*** Opening Page excerpt ***
EU hands Denmark higher cod and langoustine quotas

Good news for fleets in the Kattegat, Skagerrak and North Sea, while Baltic Sea nets remain unchanged

Danish fisherman were given an early Christmas present yesterday when the EU approved higher fishing quotas for cod, langoustine, plaice and sole in the Kattegat, Skagerrak and North Sea.

The food and climate minister, Esben Lunde Larsen, said that negotiations had yet to be concluded, but as things stand the cod quotas in the North Sea will be increased by 16.5 percent and by 19.5 percent in the Skagerrak.

“The cod population in the Kattegat has grown dramatically, so we believe that there is a basis for increasing the cod quota,” said Larsen.

“Cod is caught as bycatch in Kattegat and it simply doesn’t make sense to throw them back into the sea instead of keeping them. So it’s very positive that we’ve managed to increase the quotas there.”
*** Closing Page excerpt ***
*** Opening Extracted information ***
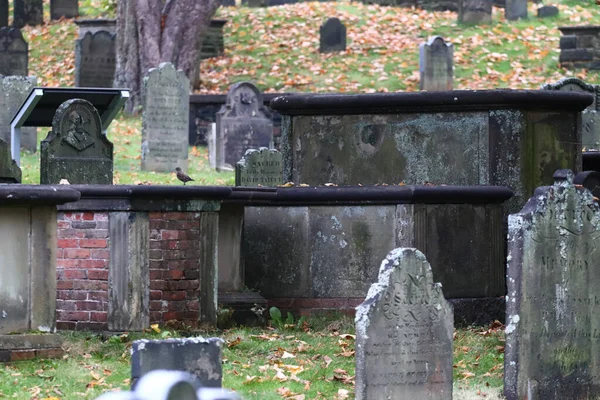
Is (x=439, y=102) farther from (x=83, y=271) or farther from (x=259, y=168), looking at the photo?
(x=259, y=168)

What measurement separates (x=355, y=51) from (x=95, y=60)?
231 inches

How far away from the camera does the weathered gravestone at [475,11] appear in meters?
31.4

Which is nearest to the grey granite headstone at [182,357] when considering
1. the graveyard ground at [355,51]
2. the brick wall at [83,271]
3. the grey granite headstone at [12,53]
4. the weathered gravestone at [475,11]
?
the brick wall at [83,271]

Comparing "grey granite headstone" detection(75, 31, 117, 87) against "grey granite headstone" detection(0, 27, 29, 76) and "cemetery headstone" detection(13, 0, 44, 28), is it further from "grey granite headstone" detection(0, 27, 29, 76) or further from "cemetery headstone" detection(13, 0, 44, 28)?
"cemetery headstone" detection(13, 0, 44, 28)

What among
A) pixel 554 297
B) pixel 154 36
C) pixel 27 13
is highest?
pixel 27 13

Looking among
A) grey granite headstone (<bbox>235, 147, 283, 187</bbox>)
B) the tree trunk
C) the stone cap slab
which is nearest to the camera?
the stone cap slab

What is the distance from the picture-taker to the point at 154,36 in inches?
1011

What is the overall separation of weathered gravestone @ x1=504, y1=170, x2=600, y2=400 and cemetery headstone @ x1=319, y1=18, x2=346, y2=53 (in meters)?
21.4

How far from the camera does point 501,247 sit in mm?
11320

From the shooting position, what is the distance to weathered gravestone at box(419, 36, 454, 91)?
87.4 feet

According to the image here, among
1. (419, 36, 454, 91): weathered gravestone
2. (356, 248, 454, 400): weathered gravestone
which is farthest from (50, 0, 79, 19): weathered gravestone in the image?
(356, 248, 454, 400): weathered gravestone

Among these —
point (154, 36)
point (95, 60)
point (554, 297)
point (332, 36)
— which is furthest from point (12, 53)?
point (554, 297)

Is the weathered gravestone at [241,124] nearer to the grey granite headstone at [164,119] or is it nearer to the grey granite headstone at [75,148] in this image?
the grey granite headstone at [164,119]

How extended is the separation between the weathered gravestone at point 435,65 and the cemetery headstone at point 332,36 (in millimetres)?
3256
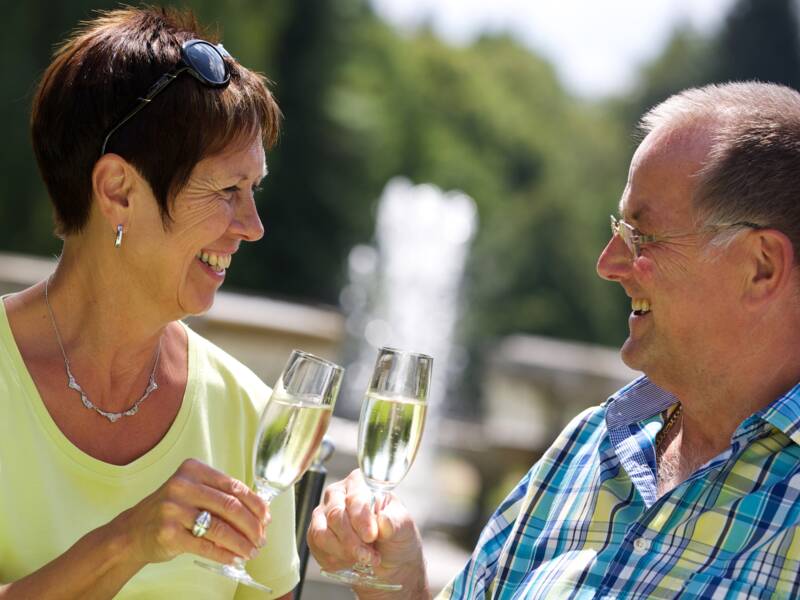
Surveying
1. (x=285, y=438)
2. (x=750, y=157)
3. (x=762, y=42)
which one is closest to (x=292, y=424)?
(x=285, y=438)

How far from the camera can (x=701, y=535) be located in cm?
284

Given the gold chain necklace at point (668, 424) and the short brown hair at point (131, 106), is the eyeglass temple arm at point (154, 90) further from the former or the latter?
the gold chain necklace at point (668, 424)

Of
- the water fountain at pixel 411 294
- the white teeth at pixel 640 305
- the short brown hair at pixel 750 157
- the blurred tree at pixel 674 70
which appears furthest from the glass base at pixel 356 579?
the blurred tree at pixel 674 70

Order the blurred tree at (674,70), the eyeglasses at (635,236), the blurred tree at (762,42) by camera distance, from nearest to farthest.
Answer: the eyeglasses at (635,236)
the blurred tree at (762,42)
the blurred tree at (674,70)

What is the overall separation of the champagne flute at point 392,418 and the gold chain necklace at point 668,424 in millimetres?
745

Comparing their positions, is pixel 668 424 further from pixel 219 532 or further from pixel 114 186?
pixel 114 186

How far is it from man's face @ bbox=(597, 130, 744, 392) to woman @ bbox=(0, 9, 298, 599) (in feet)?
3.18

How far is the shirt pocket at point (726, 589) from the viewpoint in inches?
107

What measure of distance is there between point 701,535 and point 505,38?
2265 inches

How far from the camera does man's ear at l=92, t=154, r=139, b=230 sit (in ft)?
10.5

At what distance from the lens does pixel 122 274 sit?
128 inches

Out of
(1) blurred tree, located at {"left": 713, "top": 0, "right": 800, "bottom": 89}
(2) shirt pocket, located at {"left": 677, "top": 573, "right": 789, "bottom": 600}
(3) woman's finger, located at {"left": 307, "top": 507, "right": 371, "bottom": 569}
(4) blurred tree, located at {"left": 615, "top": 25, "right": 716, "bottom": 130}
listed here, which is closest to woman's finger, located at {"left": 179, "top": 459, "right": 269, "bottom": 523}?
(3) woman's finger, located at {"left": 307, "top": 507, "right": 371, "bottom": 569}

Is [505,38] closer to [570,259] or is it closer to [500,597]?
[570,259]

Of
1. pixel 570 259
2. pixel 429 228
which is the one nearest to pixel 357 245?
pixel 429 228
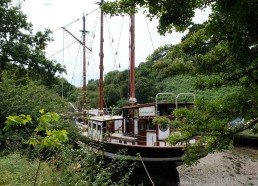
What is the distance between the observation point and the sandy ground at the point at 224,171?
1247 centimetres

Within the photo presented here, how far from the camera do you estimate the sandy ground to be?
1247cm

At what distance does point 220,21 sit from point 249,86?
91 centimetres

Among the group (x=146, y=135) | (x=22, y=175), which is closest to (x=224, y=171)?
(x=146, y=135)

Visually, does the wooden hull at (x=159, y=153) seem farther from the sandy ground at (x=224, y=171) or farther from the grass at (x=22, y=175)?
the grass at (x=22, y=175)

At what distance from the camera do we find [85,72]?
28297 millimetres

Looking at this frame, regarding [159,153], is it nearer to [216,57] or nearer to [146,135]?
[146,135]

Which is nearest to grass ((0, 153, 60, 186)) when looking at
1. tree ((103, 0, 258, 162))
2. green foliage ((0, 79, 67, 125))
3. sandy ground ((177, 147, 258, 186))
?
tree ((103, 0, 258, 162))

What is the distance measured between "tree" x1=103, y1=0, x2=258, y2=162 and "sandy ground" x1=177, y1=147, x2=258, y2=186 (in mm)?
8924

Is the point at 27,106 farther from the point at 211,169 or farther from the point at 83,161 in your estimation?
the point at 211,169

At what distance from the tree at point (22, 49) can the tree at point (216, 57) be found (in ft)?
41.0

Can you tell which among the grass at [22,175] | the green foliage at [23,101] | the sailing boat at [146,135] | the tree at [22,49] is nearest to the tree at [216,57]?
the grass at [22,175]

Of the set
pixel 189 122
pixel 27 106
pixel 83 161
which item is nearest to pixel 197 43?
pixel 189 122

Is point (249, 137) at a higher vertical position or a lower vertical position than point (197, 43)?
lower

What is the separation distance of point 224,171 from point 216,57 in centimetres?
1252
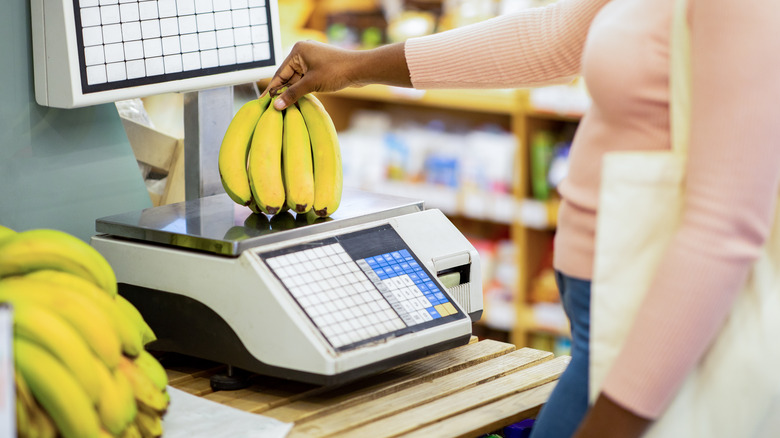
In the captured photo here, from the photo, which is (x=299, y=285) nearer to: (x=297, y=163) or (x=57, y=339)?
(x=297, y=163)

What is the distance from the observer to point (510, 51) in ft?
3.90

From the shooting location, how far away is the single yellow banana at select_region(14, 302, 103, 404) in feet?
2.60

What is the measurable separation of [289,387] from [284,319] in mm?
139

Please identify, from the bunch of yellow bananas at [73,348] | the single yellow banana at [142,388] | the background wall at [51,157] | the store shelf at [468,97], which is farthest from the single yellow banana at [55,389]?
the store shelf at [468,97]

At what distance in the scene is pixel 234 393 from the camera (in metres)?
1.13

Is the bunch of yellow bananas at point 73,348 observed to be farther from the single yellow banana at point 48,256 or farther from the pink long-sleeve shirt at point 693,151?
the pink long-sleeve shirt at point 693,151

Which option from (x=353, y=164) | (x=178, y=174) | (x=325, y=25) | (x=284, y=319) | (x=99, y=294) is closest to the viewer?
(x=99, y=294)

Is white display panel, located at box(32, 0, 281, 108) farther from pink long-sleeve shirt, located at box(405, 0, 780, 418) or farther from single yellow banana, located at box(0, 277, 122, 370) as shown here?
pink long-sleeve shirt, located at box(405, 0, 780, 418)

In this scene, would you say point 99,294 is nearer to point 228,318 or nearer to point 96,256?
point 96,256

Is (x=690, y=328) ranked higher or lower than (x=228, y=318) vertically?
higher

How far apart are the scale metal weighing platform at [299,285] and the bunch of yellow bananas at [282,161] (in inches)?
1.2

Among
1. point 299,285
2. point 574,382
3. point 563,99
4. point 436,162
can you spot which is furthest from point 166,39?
*** Closing Extracted information ***
• [Exercise 1]: According to the Danish fishing quota article, by what percentage will the cod quota in the Skagerrak be increased?
• [Exercise 2]: Carry on the Danish fishing quota article from its last sentence.
The items have nothing to do with the Danish fishing quota article.

• [Expected answer 1]: By 19.5 percent.

• [Expected answer 2]:
READ MORE: Illegal fishing threatening several species of fish in Randers Fjord

Empty nets for Baltic fleet
Larsen said that Denmark has managed to land the higher EU quotas by presenting sustainable, scientific and biological evidence to back up its claims.

The quota for langoustine will be upped by 46 percent in the North Sea, and by 16 percent in the Skagerrak and Kattegat.

However, the news wasn’t all that brilliant for the Baltic Sea fishing fleet, which didn’t net any quota increases.